As with most modern institutions, dissenting voices are suppressed, demonised and filtered out of the system, their names and ideas systematically calumniated, scapegoated for the ills of the establishment. Such things are the signposts telling us we are living in a semi-Orwellian state, where many punitive mechanisms are in place for dealing with those who protest; where inversions of reality and the debauchment of language are utilised by those in whom's hands power is concentrated; and advancement and prosperity are contingent upon the ability to internalise the cognitive, linguistic and physical behaviours pleasing to those who govern. Most nauseating is the description of Big Pharma's role in the invention of psychiatric diagnostic concepts, and its weakening of civil liberties protections in order to maximise profit. Yet people continue to delude themselves that psychiatry is some sort of humanistic enterprise, intellectually and morally impervious to the many millions of lives steamrolled in the name of psychiatric pseudo-progress and unbridled greed.
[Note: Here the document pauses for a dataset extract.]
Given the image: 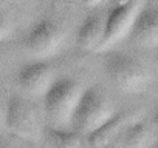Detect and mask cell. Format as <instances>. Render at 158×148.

Another chapter looks at the importance of clients articulation of their experience; their psychological processes and resulting emotions; explanations of the provenance of their experiences; and the right to self-authorship denied by most psychiatrists who superimpose on them their supposedly authoritative definitions. Of course, many people lack the vocabulary to distill thought processes and emotions into speech, but the people interviewed describe their experiences with remarkable clarity and seeming penetration, yet we assume as authoritative the blinkered interpretations of psychiatrists, and the voices of the clients are by virtue of this marginalised, forgetting the simple uncommon sense fact that psychiatrists barely know these people, and that they have no occult insight specifically into the lives of their patients, and generally into the nature of being.
As is made clear, because they deal with these experiences directly, this impels them to learn about their experiences, whereas to my mind, most psychiatrists want to make money and latch onto anything that convinces them of the authenticity and legitimacy of their concepts and 'ministrations' respectively. It's like asking a Nazi who worked in the concentration camps what it was like for their prisoners. They may be able to furnish you with some insights, but the patient can teach so much more of real substance.
In a chapter on the role race, class and gender related prejudice, one gets a sample of some of the seemingly insuperable obstacles that stand in the way of psychiatric progress, of the ideological prejudices that modern psychiatry has inherited. The more psychiatry changes, the more it stays the same! It illustrates the woeful situation of colonised people, such as in New Zealand and Australia, the scapegoating of individuals and their brains for social ills.
These are just a few of the many issues dealt with in this edifying book. It made for interesting reading.